Glad to hear your other tank is doing better!

People give good reviews of algaefix working so I would assume it should do its job. I'd say just keep up with what you're doing and now that the snails are mostly gone you should have less fuel for the algae to grow, just remember to remove all the algae you can manually, less decomposing material=less food for algae.

Its strange to me that the algae isn't dying from algaefix.... Looking at your other thread it looks like the moss was pretty infested though it may take more time to completely get rid of it.

If you're desperate you could try a bunch of amano shirmp or a flagfish(I had great luck with a flagfish removing 100% of the hair algae in my 10G although it wasn't as large as an outbreak as yours. REMEMBER THEY CAN BE AGGRESIVE!). My amanos tend to ignore my hair algae though, I'm not quite sure why that is. Most likely because they have other things to graze on that they enjoy more. I would assume if you have a lot of amanos and fed them less you would have a great hair algae eating crew.

It seems like double doses of excel may also help but I'm not sure how it would affect the moss. Just like h202 melts it.. so could the excel so its kind of a tricky thing.

I'll be hanging out here


----------



## Vermino (Jun 14, 2012)

could it be from poor circulation flow in that area or inconsistent Co2 dosing(if you are using Co2)? These were the two main factors that helped me overcome the hair algae problem in my tank.


----------



## drewsuf82 (May 27, 2012)

Thanks for all the replies everyone  I'll try to reply to each of you and maybe we can come up with a better solution.



herns said:


> Algaefix works. I have the same problem few mos ago.
> 
> Look around what causes hair algae ie, co2, lights, ferts, etc. If you leave to algaefix alone without fixing the issue then, algaefix wont work.


The tank is a 10 gallon with a simple T8 bulb on a 4 on 4 off 4 on schedule. Ferts are dosed weekly as per flourish instructions and the CO2 I add is excel every few days.



creekbottom said:


> have you tried treating with Excel?


I haven't done the excel treatment only because everytime I excel treat moss I end up turning it white :icon_cry:



theericafish said:


> Could it be that the ammonia from the dying snails was fueling the algae growth?
> 
> Glad to hear your other tank is doing better!
> 
> ...


Yea it was horrible!!!!! I've rescaped the tank completely and pulled out any and all plants which were in the tank at the time. I've been getting a bit of brown glass algae here and there however I need to get a pleco in there so that I'm not so worried about.

Currently the moss has been pulled out completely and segregated to a storage bin for treatment. I've done the algae fix and blackout I just don't wanna kill my moss from having it blacked out for so long :eek5:



Vermino said:


> could it be from poor circulation flow in that area or inconsistent Co2 dosing(if you are using Co2)? These were the two main factors that helped me overcome the hair algae problem in my tank.

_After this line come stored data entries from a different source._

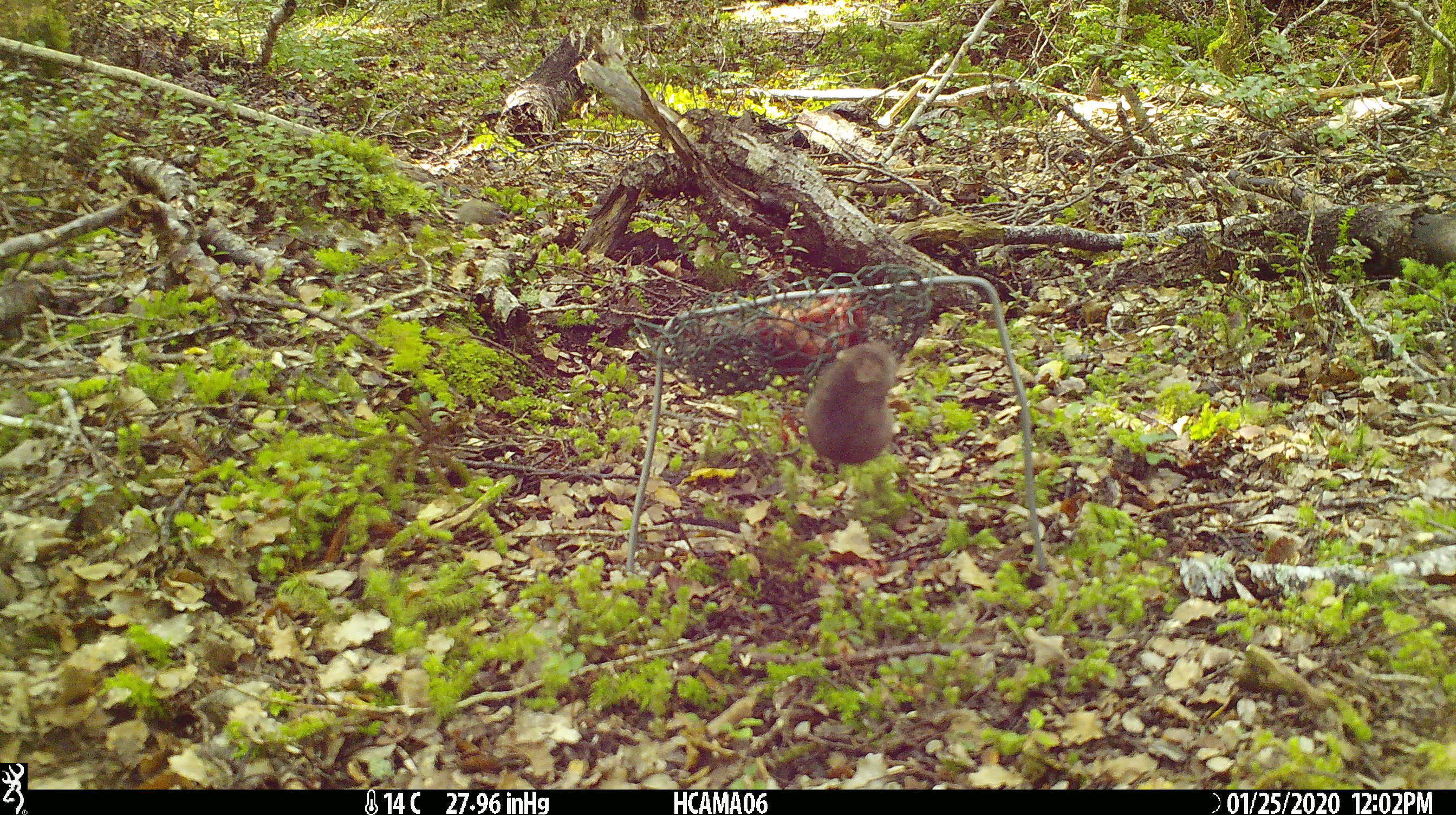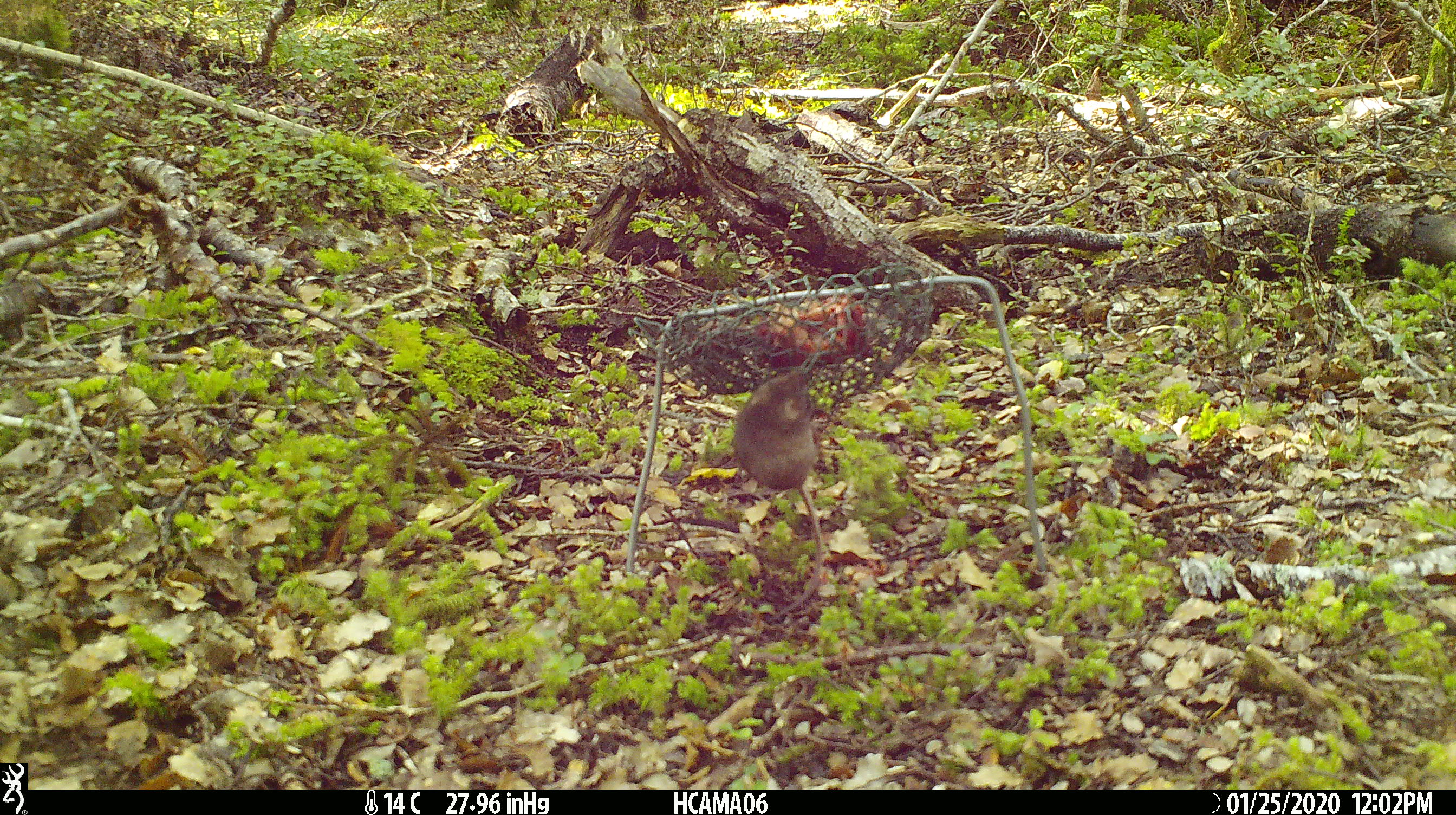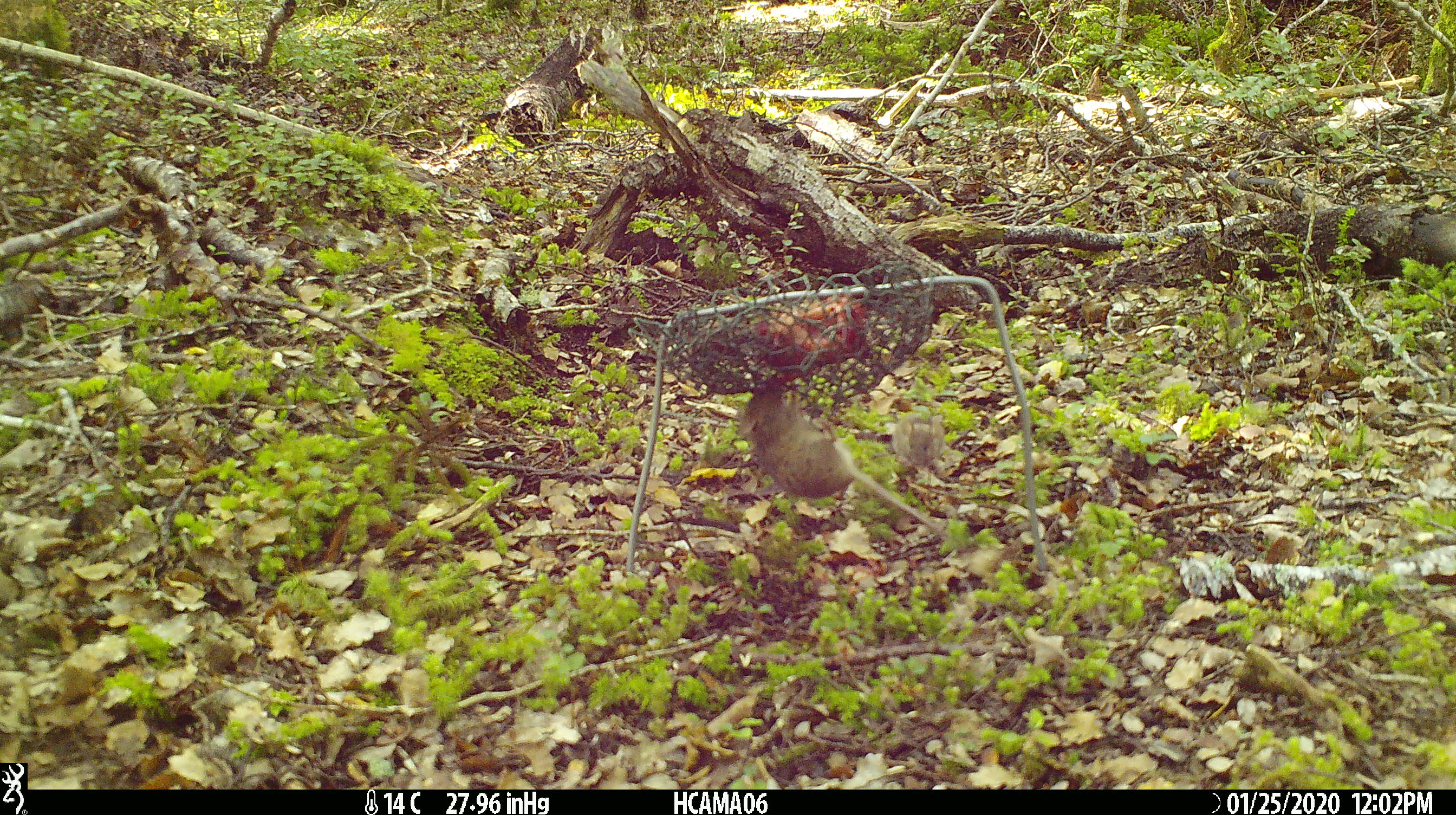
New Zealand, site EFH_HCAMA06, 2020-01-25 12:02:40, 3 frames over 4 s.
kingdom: Animalia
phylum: Chordata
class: Mammalia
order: Rodentia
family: Muridae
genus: Mus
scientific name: Mus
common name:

TBH the tank only had an in-tank pen plax filter the cascade 300. I still have that in there but I've also put in an air driven sponge filter hoping to increase some water movement and surface agitation.


----------



## drewsuf82 (May 27, 2012)

I checked the moss today, I seem to of gotten rid of the horrible smell it was producing (YAY) and I did a good pull apart and there's still some hair algae but it's coming down. Today I'm going to let the moss get some light and nutrients since it doesn't look like it's too happy and then I'll go from there.

I only saw about 4 snails as well. As many of you have suggested I'm going to add a spot of excel into the tub today while it's under the light and then I'll go from there tomorrow depending on how things look.

Again thank you everyone for all the tips and help here. These forums have been amazing to me and one of my favorite things to do throughout the day from my phone at work (shhh don't tell the boss)


----------



## Suzie Q (Jan 8, 2007)

I had hair algae in some java moss I bought online...It wasn't a huge amount of moss, so I took stand by strand of the moss and cleaned the algae off. It never came back. Could you clean some of it off and start over?


----------



## vasol (Jan 22, 2013)

h2o2 nuke!!!! worked very well for my BBA and GHA

http://www.plantedtank.net/forums/showthread.php?t=203684


----------



## newbieplanter (Jan 13, 2013)

vasol said:


> h2o2 nuke!!!! worked very well for my BBA and GHA
> 
> http://www.plantedtank.net/forums/showthread.php?t=203684


I wanna try this but I think I'll end up killing my fish or blowing up the substrate?


----------